Abstract:Multi-label zero-shot learning extends conventional single-label zero-shot learning to a more realistic scenario that aims at recognizing multiple unseen labels of classes for each input sample. Existing works usually exploit attention mechanism to generate the correlation among different labels. However, most of them are usually biased on several major classes while neglect most of the minor classes with the same importance in input samples, and may thus result in overly diffused attention maps that cannot sufficiently cover minor classes. We argue that disregarding the connection between major and minor classes, i.e., correspond to the global and local information, respectively, is the cause of the problem. In this paper, we propose a novel framework of unbiased multi-label zero-shot learning, by considering various class-specific regions to calibrate the training process of the classifier. Specifically, Pyramid Feature Attention (PFA) is proposed to build the correlation between global and local information of samples to balance the presence of each class.
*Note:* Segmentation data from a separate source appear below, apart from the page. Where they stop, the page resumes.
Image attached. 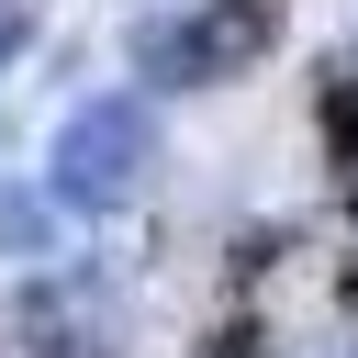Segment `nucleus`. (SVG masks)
Segmentation results:
<instances>
[{
  "label": "nucleus",
  "instance_id": "f257e3e1",
  "mask_svg": "<svg viewBox=\"0 0 358 358\" xmlns=\"http://www.w3.org/2000/svg\"><path fill=\"white\" fill-rule=\"evenodd\" d=\"M145 168H157V101H145V90H101V101H78V112L56 123L45 190H56L67 213H112V201L145 190Z\"/></svg>",
  "mask_w": 358,
  "mask_h": 358
},
{
  "label": "nucleus",
  "instance_id": "f03ea898",
  "mask_svg": "<svg viewBox=\"0 0 358 358\" xmlns=\"http://www.w3.org/2000/svg\"><path fill=\"white\" fill-rule=\"evenodd\" d=\"M268 45H280L268 0H190V11H145L134 22V78H157V90H224Z\"/></svg>",
  "mask_w": 358,
  "mask_h": 358
},
{
  "label": "nucleus",
  "instance_id": "7ed1b4c3",
  "mask_svg": "<svg viewBox=\"0 0 358 358\" xmlns=\"http://www.w3.org/2000/svg\"><path fill=\"white\" fill-rule=\"evenodd\" d=\"M324 157L358 168V78H324Z\"/></svg>",
  "mask_w": 358,
  "mask_h": 358
},
{
  "label": "nucleus",
  "instance_id": "20e7f679",
  "mask_svg": "<svg viewBox=\"0 0 358 358\" xmlns=\"http://www.w3.org/2000/svg\"><path fill=\"white\" fill-rule=\"evenodd\" d=\"M45 235H56V213H45V201H22V190H11V201H0V257H34V246H45Z\"/></svg>",
  "mask_w": 358,
  "mask_h": 358
},
{
  "label": "nucleus",
  "instance_id": "39448f33",
  "mask_svg": "<svg viewBox=\"0 0 358 358\" xmlns=\"http://www.w3.org/2000/svg\"><path fill=\"white\" fill-rule=\"evenodd\" d=\"M224 358H268V347H224Z\"/></svg>",
  "mask_w": 358,
  "mask_h": 358
},
{
  "label": "nucleus",
  "instance_id": "423d86ee",
  "mask_svg": "<svg viewBox=\"0 0 358 358\" xmlns=\"http://www.w3.org/2000/svg\"><path fill=\"white\" fill-rule=\"evenodd\" d=\"M0 11H34V0H0Z\"/></svg>",
  "mask_w": 358,
  "mask_h": 358
},
{
  "label": "nucleus",
  "instance_id": "0eeeda50",
  "mask_svg": "<svg viewBox=\"0 0 358 358\" xmlns=\"http://www.w3.org/2000/svg\"><path fill=\"white\" fill-rule=\"evenodd\" d=\"M347 201H358V190H347Z\"/></svg>",
  "mask_w": 358,
  "mask_h": 358
}]
</instances>
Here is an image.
Meanwhile, for the generated semantic representations of input samples, we propose Semantic Attention (SA) to strengthen the element-wise correlation among these vectors, which can encourage the coordinated representation of them. Extensive experiments on the large-scale multi-label zero-shot benchmarks NUS-WIDE and Open-Image demonstrate that the proposed method surpasses other representative methods by significant margins.